All along the American people have wanted this debt-limit crisis resolved promptly and fairly through the give-and-take of our representative government. It is extremely unfortunate that many who manufactured this crisis in the first place then stood in the way of a solution for weeks on end, threatening the first default on United States obligations in our history.
Many in the Senate recall, as I do, the period just two short decades ago when Congress and a Democratic president were able to balance the federal budget and create budget surpluses that were on their way to paying off the national debt altogether. I remember also the key Senate vote to put us on that path, which had to be achieved without any support from the other side of the aisle. Those balanced budgets and surpluses also were achieved without any constitutional amendment requiring them. And those surpluses grew, until subsequent decisions were made by a new administration, and ratified by a new Congress, that squandered the surpluses and piled the debt up once again.
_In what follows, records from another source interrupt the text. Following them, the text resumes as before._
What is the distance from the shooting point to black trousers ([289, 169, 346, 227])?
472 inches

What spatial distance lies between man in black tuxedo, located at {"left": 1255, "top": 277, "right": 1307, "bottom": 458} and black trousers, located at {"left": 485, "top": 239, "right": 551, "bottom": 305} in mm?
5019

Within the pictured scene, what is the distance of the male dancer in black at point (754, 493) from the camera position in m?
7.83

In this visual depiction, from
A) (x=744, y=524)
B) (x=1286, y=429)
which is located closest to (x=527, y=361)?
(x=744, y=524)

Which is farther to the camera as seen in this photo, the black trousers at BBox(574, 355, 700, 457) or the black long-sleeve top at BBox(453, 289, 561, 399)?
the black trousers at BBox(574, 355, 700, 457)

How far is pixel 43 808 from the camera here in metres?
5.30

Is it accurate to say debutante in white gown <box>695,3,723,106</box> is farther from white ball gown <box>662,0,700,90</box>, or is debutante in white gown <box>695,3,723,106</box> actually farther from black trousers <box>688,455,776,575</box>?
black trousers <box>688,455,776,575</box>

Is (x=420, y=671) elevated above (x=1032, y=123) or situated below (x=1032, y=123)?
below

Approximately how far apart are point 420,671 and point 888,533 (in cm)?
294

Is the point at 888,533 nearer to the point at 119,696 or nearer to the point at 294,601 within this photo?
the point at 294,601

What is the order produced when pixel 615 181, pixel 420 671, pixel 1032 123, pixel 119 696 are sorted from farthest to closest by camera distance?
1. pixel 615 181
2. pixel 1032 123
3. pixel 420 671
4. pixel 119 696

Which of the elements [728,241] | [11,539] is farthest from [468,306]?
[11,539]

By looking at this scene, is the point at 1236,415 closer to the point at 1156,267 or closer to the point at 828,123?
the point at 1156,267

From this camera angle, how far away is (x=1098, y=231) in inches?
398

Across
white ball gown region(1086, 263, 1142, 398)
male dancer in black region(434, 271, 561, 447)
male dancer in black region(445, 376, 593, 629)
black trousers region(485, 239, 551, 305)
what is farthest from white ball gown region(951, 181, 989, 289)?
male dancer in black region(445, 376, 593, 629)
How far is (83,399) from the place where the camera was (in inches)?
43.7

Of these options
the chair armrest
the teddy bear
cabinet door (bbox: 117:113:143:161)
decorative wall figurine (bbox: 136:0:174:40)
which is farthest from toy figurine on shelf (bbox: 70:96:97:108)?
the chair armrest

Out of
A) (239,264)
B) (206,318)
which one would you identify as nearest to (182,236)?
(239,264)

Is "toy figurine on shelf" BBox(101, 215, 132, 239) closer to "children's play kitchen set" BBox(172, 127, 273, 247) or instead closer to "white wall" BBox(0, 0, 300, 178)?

What the American people want, need and deserve is a return to wise and disciplined leadership. We need the return of a willingness to cooperate and to forge solutions across partisan lines to solve the most pressing issues facing the country. The economic health of the nation and the jobs of millions of hardworking Americans should not be mired in politics.
The Senate throughout history has shown its remarkable ability to rise up in times of crisis to reflect the conscience of the nation. Once again, for the good of the country, Democrats and Republicans in both chambers were able to rise to the occasion and put an end to a contrived crisis that has put our entire economy at risk.